Dell Dimension XPS 600 review
The acceptance of SLI has been swift. We certainly didn’t expect such an expensive technology to take on so quickly or so widely. In fact, neither did nVidia: it saw SLI as appealing primarily to a niche market of affluent performance junkies. That even Dell, with its conservative reputation is embracing SLI to such an extent is yet another sign that it’s entering the mainstream.
But it’s the sheer skill with which Dell has put this system together that’s the real marvel. For a start, it’s blissfully quiet: even racing through our tough 3D benchmarks, there was hardly a murmur from the XPS 600. And race through our tests it did, thanks to the twin 7800 GTXs lurking within. These aren’t your normal, run-of-the-mill cards either – Dell fits custom cooling and overclocks both cores from 430MHz to 450MHz. No test proved too tough, no matter how hard we tried. Far Cry with HDR mode at the panel’s native 1,600 x 1,050 with 8 x AF still ran at a perfectly playable 41fps.
It looked all the more impressive on the Dell 2005FPW 20in widescreen TFT. Our technical tests revealed little to be worried about. It’s bright and colour handling is admirable, with even backlighting until the very furthest extremities. At 17in wide, it’s also ideal for viewing two windows simultaneously, and lends itself perfectly to entertainment. DVDs looked superb, with vivid colours and shadows satisfyingly rich and detailed.
Movies also sounded good with the Dell MMS 5650 5.1 speakers fed by the Audigy 2 ZS sound card. And the sheer quietness of the system was again a major bonus, never once distracting us from the slower moments of a film with any hint of fan noise.
Either of the two optical drives will cope with DVD playback, although the writer is a touch slow, only burning dual-layer DVDs at a 2.4x. Unless you’re planning on backing up your hard disk every week, this won’t be much of a problem, and there’s a DVD-ROM handy for burning on-the-fly, or using two apps with validating discs interchangeably.
The 500GB of storage (465GB usable) is constructed from two 250GB disks. Dell uses the MediaShield technology at the heart of the nVidia nForce4-based motherboard to stripe the disks for best performance.
Being a Dell, this is an Intel-based board. But it’s not the standard nForce4 SLI Intel Edition you’ll see elsewhere, as Dell has used an updated north bridge in this custom board. The usual features are still there, most notably the hardware firewall for the Gigabit Ethernet connection. But instead of splitting a single 16x PCI graphics bus between the two slots, each gets it own. In practice, it makes little difference at the moment; even 8x bus widths provide enough for game geometry to be sent to the card quicker than any CPU can create it. However, it’s undoubtedly the future that nVidia has its eye on.

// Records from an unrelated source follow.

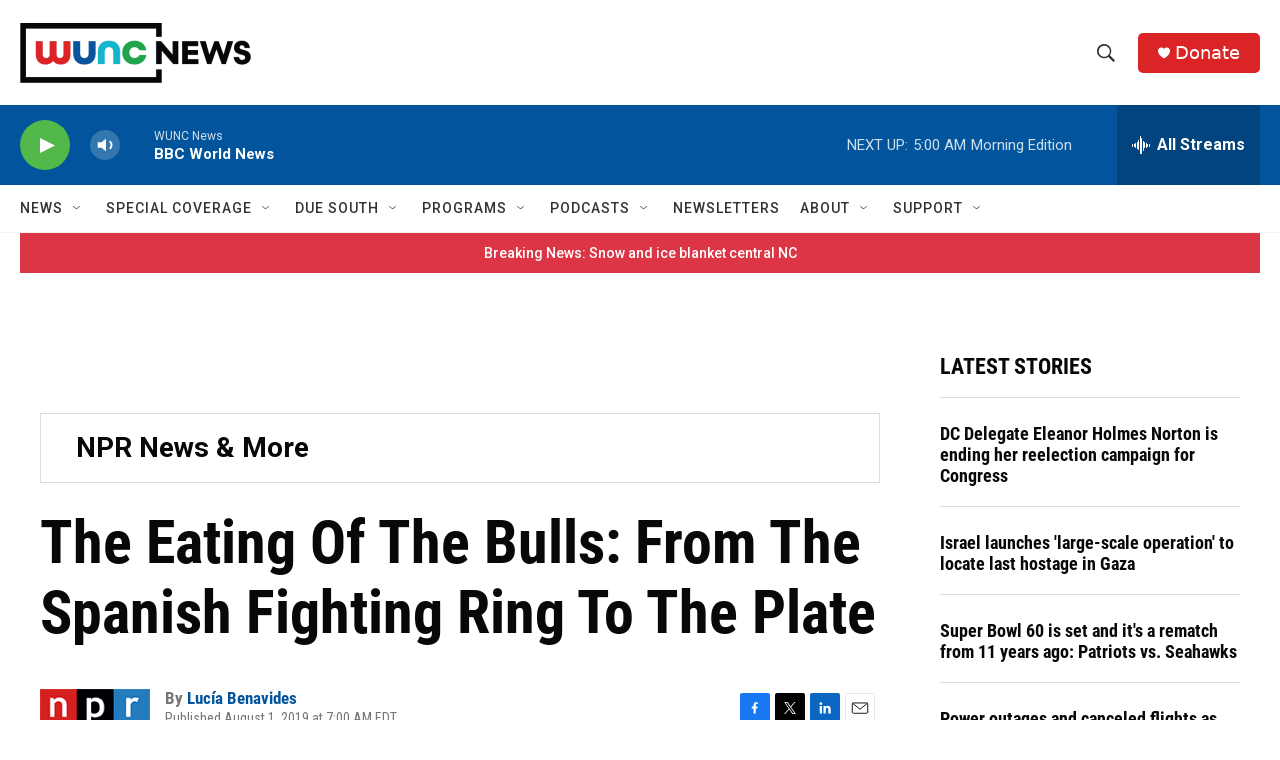

--- FILE ---
content_type: text/html; charset=utf-8
request_url: https://www.google.com/recaptcha/api2/aframe
body_size: 185
content:
<!DOCTYPE HTML><html><head><meta http-equiv="content-type" content="text/html; charset=UTF-8"></head><body><script nonce="EvzT1RyE5STk6ZZ7sHrzfQ">/** Anti-fraud and anti-abuse applications only. See google.com/recaptcha */ try{var clients={'sodar':'https://pagead2.googlesyndication.com/pagead/sodar?'};window.addEventListener("message",function(a){try{if(a.source===window.parent){var b=JSON.parse(a.data);var c=clients[b['id']];if(c){var d=document.createElement('img');d.src=c+b['params']+'&rc='+(localStorage.getItem("rc::a")?sessionStorage.getItem("rc::b"):"");window.document.body.appendChild(d);sessionStorage.setItem("rc::e",parseInt(sessionStorage.getItem("rc::e")||0)+1);localStorage.setItem("rc::h",'1769413953867');}}}catch(b){}});window.parent.postMessage("_grecaptcha_ready", "*");}catch(b){}</script></body></html>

Clocked at 3.2GHz, the Pentium D 840 is about as fast as you’ll get. Again, there’s custom cooling here, using a passive CPU heatsink and cowling arrangement, so it’s all done with minimal noise. It’s remarkable considering the Pentium D is one of the hottest-running chips around, and that the stock Intel cooler sounds like a jet turbine.
The 1GB of PC4300 DDR2 RAM gives enough space for as many applications as you own to run concurrently, and there are still two sockets free on the motherboard should you need more.
Coupled with extra touches like the eight-in-four media card reader, 802.11b/g WLAN USB dongle and the attractive case, the Dell is a tempting system. The 15-month licence for Norton Internet Security 2005 with Anti-Spyware, and the inclusion of XP Professional are also welcome, as is the next-business-day on-site warranty cover. This only lasts for a year, though, unlike Evesham’s two years of on-site cover and third-year return-to-base policy on the Axis Blaze 1800 XL.